Smoke rises from a building as fire broke out at a garment factory and a chemical warehouse in Dhaka, Bangladesh, on October 14, 2025.
| Photo Credit:
Reuters
The fire was eventually brought under control, and firefighters are continuing their search operations within the factory premises. Talha Bin Jasim, an officer from the Fire Service and Civil Defence Media Wing, indicated that the casualty count might still increase.
Emergency services received the initial report of the fire at 11:40 a.m. local time, with the first response team arriving at 11:56 a.m. Nine firefighting units were deployed to the scene, located in Rupnagar, near the Bangladesh University of Business and Technology (BUBT), successfully extinguishing the flames.
This incident is a grim reminder of Bangladesh’s persistent struggle with industrial safety. The nation has a long and tragic history of industrial disasters, frequently attributed to a lack of proper safety measures and enforcement.

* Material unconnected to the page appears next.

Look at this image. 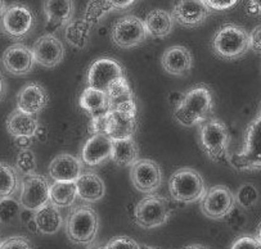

Previous major industrial fires include a 2021 blaze at a food and drink factory that killed at least 52 people. In February 2019, a fire tore through a densely packed 400-year-old area of Old Dhaka, claiming 67 lives. A garment factory fire in Dhaka in 2012 resulted in the deaths of approximately 117 workers who were trapped by locked exits. The country’s deadliest industrial catastrophe was the 2013 Rana Plaza garment factory collapse, which killed over 1,100 people. Another chemical storage fire in Old Dhaka in 2010 left at least 123 dead.